Steroids like prednisone tamp down the immune attack on the new organ, but they also can stunt children’s growth and cause weight gain or severe acne. Cyclosporine, another mainstay anti-rejection drug, can cause headache, nausea, tingling fingers and toes, achy joints, unwanted hair growth—girls sometimes develop mustaches—and coarsened facial features. Cyclosporin and tacrolimus, a related transplant drug, can cause kidney damage, a particular problem if it’s a kidney that’s just been transplanted.
All these effects lead many children to resist taking their drugs as they get older, or just become lax, forgetting their medications on the weekends or skipping them when they feel healthy. Statistics show that adolescents have the highest rate of transplant failure of any age group, with kidney transplant patients being among the worst offenders.
About a decade ago, Harmon began looking for other medications for kidney transplant patients that would prevent rejection, but do so with fewer long-term side effects.

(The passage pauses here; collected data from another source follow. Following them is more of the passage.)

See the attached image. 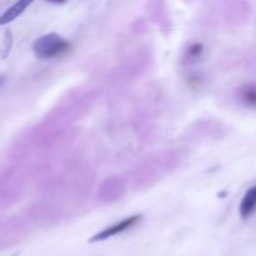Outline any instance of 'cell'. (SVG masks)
I'll use <instances>...</instances> for the list:
<instances>
[{
    "label": "cell",
    "instance_id": "cell-1",
    "mask_svg": "<svg viewBox=\"0 0 256 256\" xmlns=\"http://www.w3.org/2000/svg\"><path fill=\"white\" fill-rule=\"evenodd\" d=\"M70 46L72 45L66 39L52 32L39 38L32 45V50L39 59H54L66 54Z\"/></svg>",
    "mask_w": 256,
    "mask_h": 256
},
{
    "label": "cell",
    "instance_id": "cell-2",
    "mask_svg": "<svg viewBox=\"0 0 256 256\" xmlns=\"http://www.w3.org/2000/svg\"><path fill=\"white\" fill-rule=\"evenodd\" d=\"M140 219H142V215L140 214L132 215V216L126 218V219L122 220V222H118V224H115V225H112V226L102 230L99 234L94 235V236L90 239V242H102V240H108V239H110V238L115 236V235H119V234H122V232H125L126 230L132 229V226H135V225L140 222Z\"/></svg>",
    "mask_w": 256,
    "mask_h": 256
},
{
    "label": "cell",
    "instance_id": "cell-3",
    "mask_svg": "<svg viewBox=\"0 0 256 256\" xmlns=\"http://www.w3.org/2000/svg\"><path fill=\"white\" fill-rule=\"evenodd\" d=\"M256 209V186L248 190L245 196L242 198V204H240V215L242 218L246 219L249 218Z\"/></svg>",
    "mask_w": 256,
    "mask_h": 256
},
{
    "label": "cell",
    "instance_id": "cell-4",
    "mask_svg": "<svg viewBox=\"0 0 256 256\" xmlns=\"http://www.w3.org/2000/svg\"><path fill=\"white\" fill-rule=\"evenodd\" d=\"M30 5V2H26V0H22V2H15L12 6H10L6 12L2 15H0V26L2 25L8 24V22H12L14 19H16L25 9Z\"/></svg>",
    "mask_w": 256,
    "mask_h": 256
},
{
    "label": "cell",
    "instance_id": "cell-5",
    "mask_svg": "<svg viewBox=\"0 0 256 256\" xmlns=\"http://www.w3.org/2000/svg\"><path fill=\"white\" fill-rule=\"evenodd\" d=\"M242 99L245 104L250 106H256V86L250 85V86L244 88L242 90Z\"/></svg>",
    "mask_w": 256,
    "mask_h": 256
},
{
    "label": "cell",
    "instance_id": "cell-6",
    "mask_svg": "<svg viewBox=\"0 0 256 256\" xmlns=\"http://www.w3.org/2000/svg\"><path fill=\"white\" fill-rule=\"evenodd\" d=\"M202 52H204V46L199 42H195V44L190 45L189 49L186 52V56L190 62H196L198 59H200Z\"/></svg>",
    "mask_w": 256,
    "mask_h": 256
},
{
    "label": "cell",
    "instance_id": "cell-7",
    "mask_svg": "<svg viewBox=\"0 0 256 256\" xmlns=\"http://www.w3.org/2000/svg\"><path fill=\"white\" fill-rule=\"evenodd\" d=\"M2 78L0 76V84H2Z\"/></svg>",
    "mask_w": 256,
    "mask_h": 256
}]
</instances>
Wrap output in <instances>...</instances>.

He began studying Campath, a potent antibody originally used to fight lymphomas that has shown promising results in countering bone marrow transplant rejection. The drug directly targets and destroys a person’s lymphocytes, the same white blood cells that attack transplanted tissues. It then prevents the body from producing new ones – until the new organ is in place.

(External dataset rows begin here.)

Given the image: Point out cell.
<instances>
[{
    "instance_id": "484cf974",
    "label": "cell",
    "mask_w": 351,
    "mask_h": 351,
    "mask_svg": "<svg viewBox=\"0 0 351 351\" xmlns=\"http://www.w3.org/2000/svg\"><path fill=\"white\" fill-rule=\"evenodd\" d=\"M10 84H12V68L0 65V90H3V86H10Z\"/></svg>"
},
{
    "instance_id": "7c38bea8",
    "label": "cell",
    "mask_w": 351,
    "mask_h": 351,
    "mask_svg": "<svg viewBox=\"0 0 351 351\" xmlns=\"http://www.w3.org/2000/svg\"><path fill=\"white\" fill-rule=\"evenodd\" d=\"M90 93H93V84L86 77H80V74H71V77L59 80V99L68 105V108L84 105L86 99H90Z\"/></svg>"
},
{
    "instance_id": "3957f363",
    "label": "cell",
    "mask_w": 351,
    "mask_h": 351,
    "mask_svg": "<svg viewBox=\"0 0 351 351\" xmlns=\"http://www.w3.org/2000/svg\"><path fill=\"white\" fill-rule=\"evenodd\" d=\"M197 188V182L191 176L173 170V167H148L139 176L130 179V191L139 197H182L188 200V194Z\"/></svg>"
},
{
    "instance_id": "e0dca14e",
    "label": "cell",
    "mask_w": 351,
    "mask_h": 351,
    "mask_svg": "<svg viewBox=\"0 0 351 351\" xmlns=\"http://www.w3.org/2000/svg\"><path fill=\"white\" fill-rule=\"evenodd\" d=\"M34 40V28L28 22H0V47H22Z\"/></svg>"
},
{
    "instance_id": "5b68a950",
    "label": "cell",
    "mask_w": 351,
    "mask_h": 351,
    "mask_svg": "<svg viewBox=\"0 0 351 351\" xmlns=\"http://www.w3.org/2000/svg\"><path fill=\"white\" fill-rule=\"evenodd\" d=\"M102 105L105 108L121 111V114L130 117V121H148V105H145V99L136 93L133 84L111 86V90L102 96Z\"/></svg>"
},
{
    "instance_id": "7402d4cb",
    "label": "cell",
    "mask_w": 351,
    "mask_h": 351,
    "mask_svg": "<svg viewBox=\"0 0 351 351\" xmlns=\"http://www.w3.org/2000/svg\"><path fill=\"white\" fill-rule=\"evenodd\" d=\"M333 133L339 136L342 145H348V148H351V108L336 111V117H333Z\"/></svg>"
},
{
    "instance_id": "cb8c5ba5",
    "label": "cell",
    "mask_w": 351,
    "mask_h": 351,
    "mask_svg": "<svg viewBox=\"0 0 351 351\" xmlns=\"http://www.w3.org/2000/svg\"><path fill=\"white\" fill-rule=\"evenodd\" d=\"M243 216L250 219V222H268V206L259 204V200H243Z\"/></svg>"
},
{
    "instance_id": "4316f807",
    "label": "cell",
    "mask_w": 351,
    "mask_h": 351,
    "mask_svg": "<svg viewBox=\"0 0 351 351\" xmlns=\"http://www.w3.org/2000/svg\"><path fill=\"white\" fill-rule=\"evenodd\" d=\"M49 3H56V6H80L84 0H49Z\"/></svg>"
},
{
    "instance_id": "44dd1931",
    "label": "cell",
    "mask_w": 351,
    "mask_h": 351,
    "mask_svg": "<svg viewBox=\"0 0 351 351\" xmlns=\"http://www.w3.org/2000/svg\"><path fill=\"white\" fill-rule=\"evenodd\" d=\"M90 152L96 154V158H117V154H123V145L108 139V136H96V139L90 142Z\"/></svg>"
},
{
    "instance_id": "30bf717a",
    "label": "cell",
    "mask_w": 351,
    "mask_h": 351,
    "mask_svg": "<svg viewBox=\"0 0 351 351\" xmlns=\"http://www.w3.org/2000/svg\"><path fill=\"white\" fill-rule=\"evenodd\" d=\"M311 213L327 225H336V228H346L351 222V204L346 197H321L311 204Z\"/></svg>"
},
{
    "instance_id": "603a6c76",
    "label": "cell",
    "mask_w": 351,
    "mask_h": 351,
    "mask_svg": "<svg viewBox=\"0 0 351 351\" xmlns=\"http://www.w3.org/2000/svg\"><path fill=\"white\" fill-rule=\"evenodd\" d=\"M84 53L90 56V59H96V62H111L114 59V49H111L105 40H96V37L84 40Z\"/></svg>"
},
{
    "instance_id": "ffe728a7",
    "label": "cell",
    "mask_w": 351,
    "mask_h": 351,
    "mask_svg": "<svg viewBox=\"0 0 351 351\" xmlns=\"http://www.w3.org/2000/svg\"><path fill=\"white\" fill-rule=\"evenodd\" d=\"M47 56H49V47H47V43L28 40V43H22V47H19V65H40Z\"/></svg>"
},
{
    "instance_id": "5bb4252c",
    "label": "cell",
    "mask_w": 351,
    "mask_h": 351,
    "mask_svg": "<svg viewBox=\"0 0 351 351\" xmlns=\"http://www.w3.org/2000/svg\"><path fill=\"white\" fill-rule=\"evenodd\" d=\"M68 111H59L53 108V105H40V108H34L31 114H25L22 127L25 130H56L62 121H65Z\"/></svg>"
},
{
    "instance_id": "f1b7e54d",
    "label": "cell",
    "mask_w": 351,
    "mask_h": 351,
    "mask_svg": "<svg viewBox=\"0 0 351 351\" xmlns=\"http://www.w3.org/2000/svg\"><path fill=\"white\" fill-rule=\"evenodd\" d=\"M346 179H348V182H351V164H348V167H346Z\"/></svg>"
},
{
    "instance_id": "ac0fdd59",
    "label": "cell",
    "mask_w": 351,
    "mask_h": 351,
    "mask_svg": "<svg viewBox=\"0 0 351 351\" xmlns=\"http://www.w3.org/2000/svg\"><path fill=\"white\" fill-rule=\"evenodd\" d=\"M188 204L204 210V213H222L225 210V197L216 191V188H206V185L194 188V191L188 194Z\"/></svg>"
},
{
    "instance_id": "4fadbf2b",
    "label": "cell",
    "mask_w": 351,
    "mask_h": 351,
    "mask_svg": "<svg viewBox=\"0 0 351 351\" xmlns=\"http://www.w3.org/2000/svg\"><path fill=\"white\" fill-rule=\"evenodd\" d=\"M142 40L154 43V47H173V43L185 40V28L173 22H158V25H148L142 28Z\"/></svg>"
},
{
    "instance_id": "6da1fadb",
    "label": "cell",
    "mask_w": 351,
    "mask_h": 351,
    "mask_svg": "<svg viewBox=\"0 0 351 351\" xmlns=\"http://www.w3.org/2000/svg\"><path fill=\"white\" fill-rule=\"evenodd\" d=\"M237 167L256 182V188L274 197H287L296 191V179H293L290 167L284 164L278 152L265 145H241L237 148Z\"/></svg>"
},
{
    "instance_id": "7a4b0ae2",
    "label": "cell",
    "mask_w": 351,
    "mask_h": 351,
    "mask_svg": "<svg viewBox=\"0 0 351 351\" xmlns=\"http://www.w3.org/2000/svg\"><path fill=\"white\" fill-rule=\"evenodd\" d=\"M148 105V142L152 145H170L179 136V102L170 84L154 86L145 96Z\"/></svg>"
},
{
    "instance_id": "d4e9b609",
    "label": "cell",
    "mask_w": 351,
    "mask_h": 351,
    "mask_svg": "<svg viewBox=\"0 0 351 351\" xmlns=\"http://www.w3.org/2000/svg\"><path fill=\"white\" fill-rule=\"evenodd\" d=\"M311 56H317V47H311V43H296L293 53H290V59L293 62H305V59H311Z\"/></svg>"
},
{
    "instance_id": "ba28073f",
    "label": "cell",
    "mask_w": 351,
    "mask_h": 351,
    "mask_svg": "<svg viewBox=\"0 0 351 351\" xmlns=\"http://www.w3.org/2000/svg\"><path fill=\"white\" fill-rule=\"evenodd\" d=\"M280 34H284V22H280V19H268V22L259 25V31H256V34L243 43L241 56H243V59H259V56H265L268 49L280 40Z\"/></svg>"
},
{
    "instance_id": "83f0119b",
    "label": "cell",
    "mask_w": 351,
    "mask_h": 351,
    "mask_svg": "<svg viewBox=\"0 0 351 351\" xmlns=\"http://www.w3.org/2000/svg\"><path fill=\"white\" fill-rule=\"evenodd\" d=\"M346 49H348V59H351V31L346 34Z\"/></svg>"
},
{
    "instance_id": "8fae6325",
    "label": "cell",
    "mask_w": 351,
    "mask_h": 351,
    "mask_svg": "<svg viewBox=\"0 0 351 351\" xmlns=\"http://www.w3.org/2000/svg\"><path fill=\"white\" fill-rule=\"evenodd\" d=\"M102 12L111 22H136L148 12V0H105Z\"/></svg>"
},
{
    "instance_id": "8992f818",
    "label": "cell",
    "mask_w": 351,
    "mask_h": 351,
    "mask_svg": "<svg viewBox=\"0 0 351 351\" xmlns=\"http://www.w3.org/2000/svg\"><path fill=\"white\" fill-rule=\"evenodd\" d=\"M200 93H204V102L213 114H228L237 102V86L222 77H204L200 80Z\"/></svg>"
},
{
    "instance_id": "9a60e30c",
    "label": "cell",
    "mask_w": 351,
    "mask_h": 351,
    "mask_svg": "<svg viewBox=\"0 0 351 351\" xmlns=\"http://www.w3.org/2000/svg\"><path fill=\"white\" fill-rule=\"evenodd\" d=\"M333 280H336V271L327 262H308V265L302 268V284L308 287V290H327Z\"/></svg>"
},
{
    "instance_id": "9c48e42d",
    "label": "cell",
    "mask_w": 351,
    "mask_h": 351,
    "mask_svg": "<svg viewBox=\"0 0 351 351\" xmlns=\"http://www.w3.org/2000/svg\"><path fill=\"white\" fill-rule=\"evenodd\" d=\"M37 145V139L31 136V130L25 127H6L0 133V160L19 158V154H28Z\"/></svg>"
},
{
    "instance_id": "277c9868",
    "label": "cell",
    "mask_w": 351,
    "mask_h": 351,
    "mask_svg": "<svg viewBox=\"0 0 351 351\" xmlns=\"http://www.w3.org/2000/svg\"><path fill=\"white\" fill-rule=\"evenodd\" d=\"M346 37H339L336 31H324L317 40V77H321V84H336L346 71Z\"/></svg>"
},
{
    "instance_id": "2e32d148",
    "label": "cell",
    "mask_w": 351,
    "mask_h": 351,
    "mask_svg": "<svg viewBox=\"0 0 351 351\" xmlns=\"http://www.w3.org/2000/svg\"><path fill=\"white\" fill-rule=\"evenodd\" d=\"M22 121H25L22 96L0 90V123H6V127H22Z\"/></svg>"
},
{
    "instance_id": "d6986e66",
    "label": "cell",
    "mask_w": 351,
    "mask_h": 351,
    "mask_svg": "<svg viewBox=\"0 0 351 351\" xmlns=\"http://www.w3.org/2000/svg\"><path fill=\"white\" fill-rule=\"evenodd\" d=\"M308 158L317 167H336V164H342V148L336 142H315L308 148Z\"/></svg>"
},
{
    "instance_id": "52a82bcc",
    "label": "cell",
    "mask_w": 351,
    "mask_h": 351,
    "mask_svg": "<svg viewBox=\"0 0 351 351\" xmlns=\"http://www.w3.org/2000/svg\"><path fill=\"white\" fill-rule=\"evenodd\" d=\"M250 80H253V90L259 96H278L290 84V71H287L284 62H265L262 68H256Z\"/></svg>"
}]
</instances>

“We had experience with a few other methods for temporarily eliminating lymphocytes in the past, such as anti-lymphocyte serums, but the results were inconsistent,” Harmon says. “Campath works well on a much more consistent basis. One dose and all the lymphocytes are gone for months.”
There’s a price to pay, of course: The lack of lymphocytes raises the risk of infection, since these cells also fight off infections, so during the months patients receive Campath they also need to take heavy doses of antibiotics.

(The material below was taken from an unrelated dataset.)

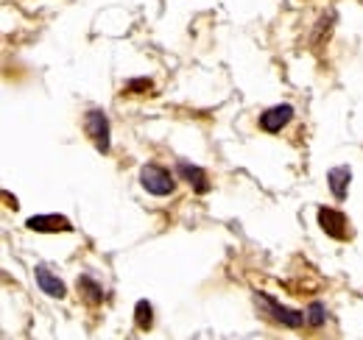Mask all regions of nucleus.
<instances>
[{"mask_svg": "<svg viewBox=\"0 0 363 340\" xmlns=\"http://www.w3.org/2000/svg\"><path fill=\"white\" fill-rule=\"evenodd\" d=\"M308 327H313V329H318V327H324V321H327V310H324V304L321 301H313L311 307H308Z\"/></svg>", "mask_w": 363, "mask_h": 340, "instance_id": "obj_12", "label": "nucleus"}, {"mask_svg": "<svg viewBox=\"0 0 363 340\" xmlns=\"http://www.w3.org/2000/svg\"><path fill=\"white\" fill-rule=\"evenodd\" d=\"M294 115H296V112H294V106H291V103H277V106H269V109H263V112H260L257 126L263 128L266 134H279L282 128L294 120Z\"/></svg>", "mask_w": 363, "mask_h": 340, "instance_id": "obj_5", "label": "nucleus"}, {"mask_svg": "<svg viewBox=\"0 0 363 340\" xmlns=\"http://www.w3.org/2000/svg\"><path fill=\"white\" fill-rule=\"evenodd\" d=\"M140 187L148 193V196H157V198H168L177 193V176L168 168L157 165V162H145L140 168Z\"/></svg>", "mask_w": 363, "mask_h": 340, "instance_id": "obj_2", "label": "nucleus"}, {"mask_svg": "<svg viewBox=\"0 0 363 340\" xmlns=\"http://www.w3.org/2000/svg\"><path fill=\"white\" fill-rule=\"evenodd\" d=\"M26 229L28 232H37V234H70L73 232V223L65 215L45 212V215H31L26 220Z\"/></svg>", "mask_w": 363, "mask_h": 340, "instance_id": "obj_4", "label": "nucleus"}, {"mask_svg": "<svg viewBox=\"0 0 363 340\" xmlns=\"http://www.w3.org/2000/svg\"><path fill=\"white\" fill-rule=\"evenodd\" d=\"M34 279H37V288L50 298H65L67 296V285L56 276V273H50L45 265H37V271H34Z\"/></svg>", "mask_w": 363, "mask_h": 340, "instance_id": "obj_9", "label": "nucleus"}, {"mask_svg": "<svg viewBox=\"0 0 363 340\" xmlns=\"http://www.w3.org/2000/svg\"><path fill=\"white\" fill-rule=\"evenodd\" d=\"M84 131H87V137L92 140V145H95L98 154H109V151H112L109 115H106L104 109H98V106L87 109V115H84Z\"/></svg>", "mask_w": 363, "mask_h": 340, "instance_id": "obj_3", "label": "nucleus"}, {"mask_svg": "<svg viewBox=\"0 0 363 340\" xmlns=\"http://www.w3.org/2000/svg\"><path fill=\"white\" fill-rule=\"evenodd\" d=\"M76 285H79V293H82V298H87L90 304H101V301H104V288H101V285L92 279L90 273H82Z\"/></svg>", "mask_w": 363, "mask_h": 340, "instance_id": "obj_10", "label": "nucleus"}, {"mask_svg": "<svg viewBox=\"0 0 363 340\" xmlns=\"http://www.w3.org/2000/svg\"><path fill=\"white\" fill-rule=\"evenodd\" d=\"M177 173H179L182 178H184L199 196H207V193H210V176H207V170L201 168V165H193V162H187V159H179V162H177Z\"/></svg>", "mask_w": 363, "mask_h": 340, "instance_id": "obj_7", "label": "nucleus"}, {"mask_svg": "<svg viewBox=\"0 0 363 340\" xmlns=\"http://www.w3.org/2000/svg\"><path fill=\"white\" fill-rule=\"evenodd\" d=\"M126 89H129V92H145V89H151V79H137V81H129Z\"/></svg>", "mask_w": 363, "mask_h": 340, "instance_id": "obj_13", "label": "nucleus"}, {"mask_svg": "<svg viewBox=\"0 0 363 340\" xmlns=\"http://www.w3.org/2000/svg\"><path fill=\"white\" fill-rule=\"evenodd\" d=\"M318 226L333 237V240H347L350 237V223L347 215L335 207H318Z\"/></svg>", "mask_w": 363, "mask_h": 340, "instance_id": "obj_6", "label": "nucleus"}, {"mask_svg": "<svg viewBox=\"0 0 363 340\" xmlns=\"http://www.w3.org/2000/svg\"><path fill=\"white\" fill-rule=\"evenodd\" d=\"M135 324L137 329H151L154 327V307L148 304V298H140L135 304Z\"/></svg>", "mask_w": 363, "mask_h": 340, "instance_id": "obj_11", "label": "nucleus"}, {"mask_svg": "<svg viewBox=\"0 0 363 340\" xmlns=\"http://www.w3.org/2000/svg\"><path fill=\"white\" fill-rule=\"evenodd\" d=\"M327 184H330V193L335 196V201H344L350 196V184H352L350 165H335L327 170Z\"/></svg>", "mask_w": 363, "mask_h": 340, "instance_id": "obj_8", "label": "nucleus"}, {"mask_svg": "<svg viewBox=\"0 0 363 340\" xmlns=\"http://www.w3.org/2000/svg\"><path fill=\"white\" fill-rule=\"evenodd\" d=\"M252 296H255L257 310H260L272 324H282V327H288V329H299V327H305V324H308V315H305L302 310L282 307L277 298H272L269 293H260V290H255Z\"/></svg>", "mask_w": 363, "mask_h": 340, "instance_id": "obj_1", "label": "nucleus"}]
</instances>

Slowly but surely, though, the immune system begins to rebound, producing new lymphocytes to replace the ones lost. But here’s the difference: Some of the new lymphocytes, having never known life before the implanted organ, don’t “see” it as foreign, so are less likely to reject it. As immunologists term it, the lymphocytes are “naïve” – they haven’t learned that the organ is foreign.
Campath’s effectiveness and lack of side effects has revolutionized bone marrow transplants and the treatment of pediatric lymphoma. The drug has also been used for small bowel transplant patients who have experienced rejection. But until Harmon’s research, no one had used drug in the treatment of young kidney transplant patients.
Harmon theorized that children would respond well to the drug because of the regenerative nature of their young immune systems. Unlike adults, children have active thymuses – the small organ in the chest where lymphocytes develop.
“We believed going in that children would be more apt to produce naïve lymphocytes after Campath treatment that would be easier for the body to re-educate,” he says.
Harmon’s research (read more about one of his early patients) backs this hypothesis up: Once children are taken off the drug, their immune systems are more accepting of the transplant. As a result, they require less immunosuppressive drugs.
This could reduce the problem of noncompliance with cumbersome regimens and cut the risk of long-term drug-related complications in thousands of children with transplanted organs — potentially saving millions of healthcare dollars.
It’s still early, but Harmon is cautiously optimistic that Campath’s benefits will stand up long-term.
“Everything in the immune system is a balance,” he says. “The question we’re facing now is: If you tinker with it too much, will it affect the body’s natural ability to produce a healthy amount of antibodies later on? We don’t have any evidence that it will, but further study will need to be done to that effect.”